On April 25th in 1972 Hans Werner Grosse, an aviation hero of mine set a new world record for distance flight in a glider. From Lubeck in the north of Germany to Biarritz in the south of France a distance of 1,461KM or over 900 miles. This from a tow to 2,700 feet to start. All the rest was playing the atmosphere and gravity against each other. The record wasn't broken until thirty years later and that was by a three turn point flight in a glider with half again as much performance as the Schleicher ASW-12 Grosse flew. As a straight line distance Grosse's record has not been broken to this day. Hans passed away just a little earlier this year. I wish I could have met him.
The flight:

The pilot:

The aircraft (the ship in the picture is the one owned by Wally Scott of the USA that he flew to the previous record distance of 730 miles):

See the chute hanging off the tail? That was the only device the glider had for approach control. The flaps reflex up two notches for high speed flight and down one for low speed - they provide no significant drag that would help get this 42-44:1 glider into a field. There were no airbrakes as the designer Gerhard Waibel designed this aircraft for world breaking performance and he had trouble with integrating effective airbrakes into fiberglass gliders with long thin wings on the D-36 Circe university glider project when he was on that team.
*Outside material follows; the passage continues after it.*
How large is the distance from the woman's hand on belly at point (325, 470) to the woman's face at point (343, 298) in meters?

When you go to land an ASW-12 you pull the lever to deploy the chute. Usually it deploys and you make a nice steep approach and land. If you misjudged conditions and start to undershoot all you can do is jettison it, no second chances. If it doesn't deploy (and that happened from time to time) you have to rely on the old forward slip to get it down on the ground. That's one thing in a slab sided, draggy J-3 Cub but quite a bit more challenging in something that converts 1,000 feet of altitude to over seven miles of distance and has a 60 foot wingspan!